Zweitens führt diese Orientierung an realen idealen Elementen der Gegenwart zu einem Abrücken vom utopischen Großentwurf, also einer kohärenten, umfassenden Beschreibung eines stabilen Idealzustandes. Rutger Bregman rechtfertigt dies mit der undemokratischen Qualität der „großen Narrative“, also des Potenzials des Umschlagens von „Träumen“ in „Albträume“, das sich gerade in den Totalitarismen des 20. Jahrhunderts erwiesen habe; dagegen führt er einen demokratischen Pluralismus „sich widersprechender“ utopischer Elemente an (Bregman 2018, S. 22; S. 28). Sicherlich kann die Auflösung kohärenter Staatsutopien ihr dystopisches Potenzial entschärfen – allerdings nur auf Kosten der Stimmigkeit, die Wright eigentlich selbst einfordert: Eine „Realutopie“, die nur einen einzelnen ökonomischen Aspekt imaginiert – etwa: ein bedingungsloses Grundeinkommen –, bietet keinen konsistenten Gegenentwurf, der nach der Interdependenz von Politik, Ökonomie, Gesellschaft, Ökologie und Technologie fragt.

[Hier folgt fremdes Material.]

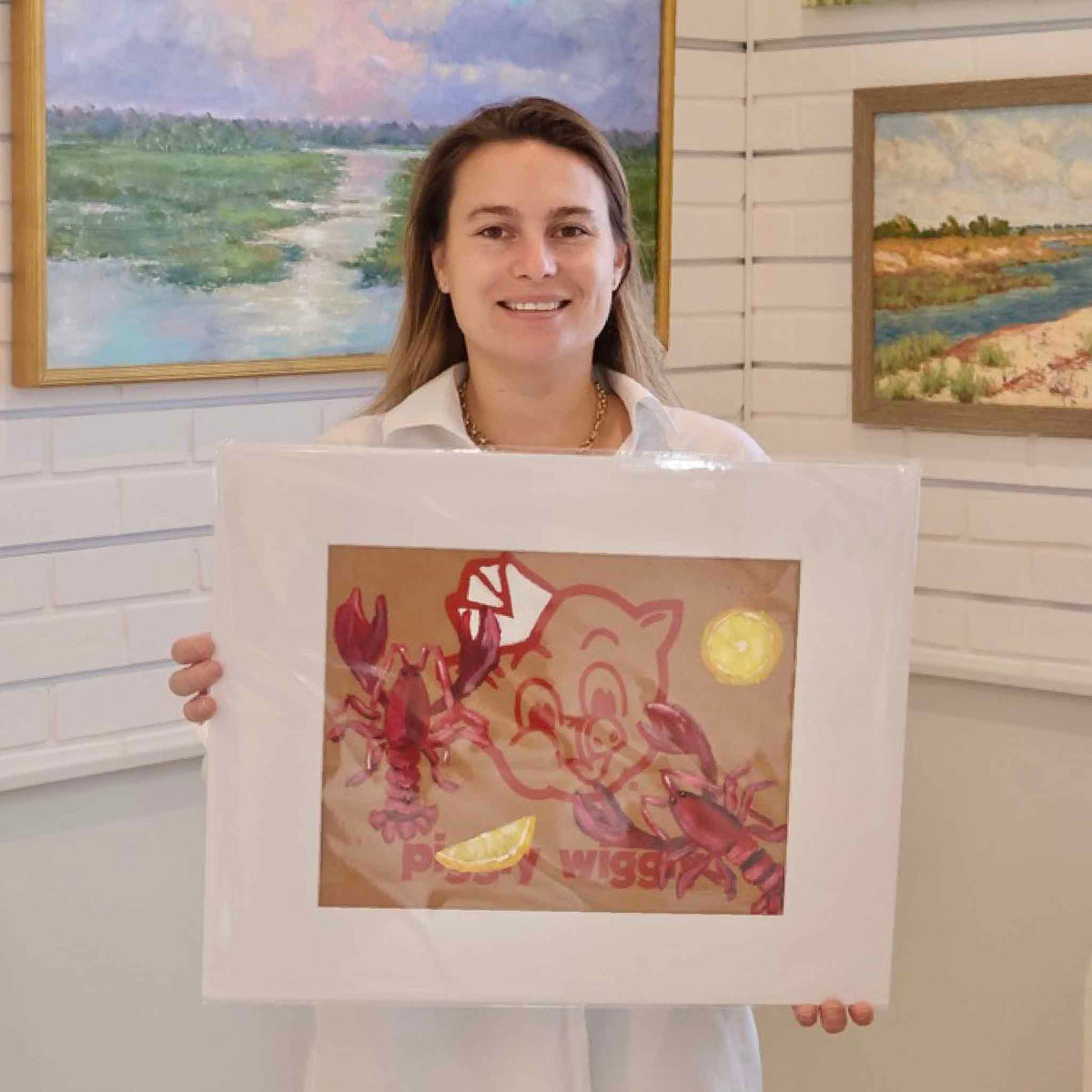 Gray Man Gallery team member holding Lobstahs & Lemons by local artist Jenny Reynolds, an original acrylic painting featuring red lobsters and bright yellow lemons painted over the classic Piggly Wiggly logo on an authentic brown paper grocery bag. The matted coastal artwork is photographed inside Gray Man Gallery in Pawleys Island, South Carolina.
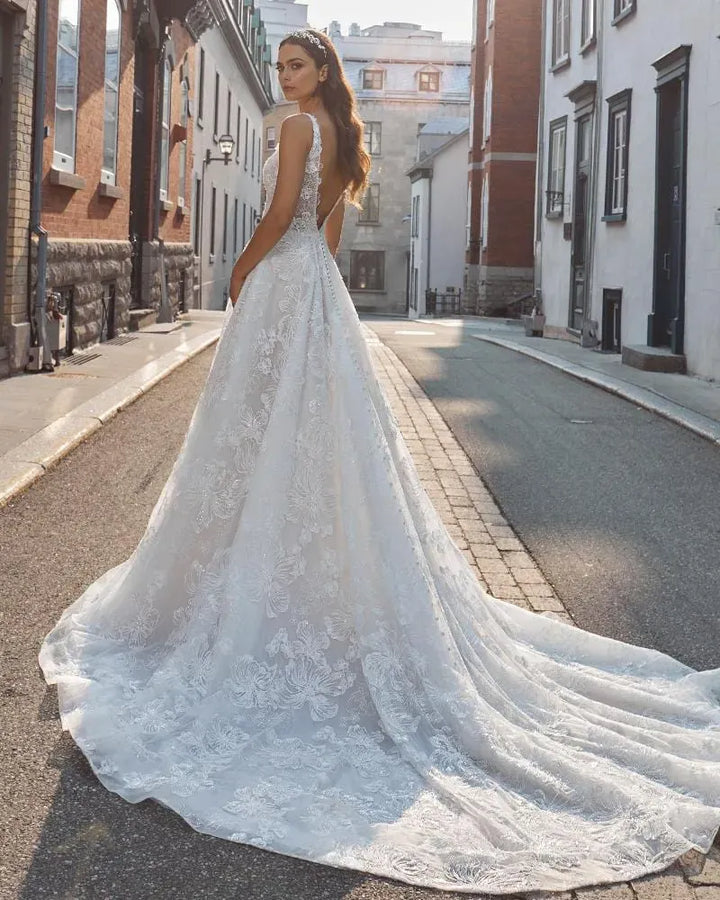 back of calla blanche roxy champagne tulle a-line wedding dress with allover lace and a long train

Dass die „utopische Energie“ einerseits in Dystopien, andererseits in Realutopien diffundiert, ist also durchaus stimmig. Realutopien sind das, was übrigbleibt, wenn die Sorge vor Dystopien die klassische Utopie diskreditiert hat. Vor diesem Hintergrund bleibt abzuwarten, welche Auswirkungen es auf die politische Vorstellungskraft – und damit das Bewusstsein politischer Gestaltbarkeit – hat, wenn das Hauptziel der Zukunftsimagination konservative Risikominimierung ist. Angesichts ökologischer und demokratiepolitischer Krisen und ihrer Einbettung in einen offenkundig extrem anpassungsfähigen und reformresistenten Kapitalismus ist es vermutlich nur eine Frage der Zeit, bis sich die bescheidene Orientierung an inkrementellen Entschärfungsschritten als politisch nicht motivierend und mobilisierend genug erweist.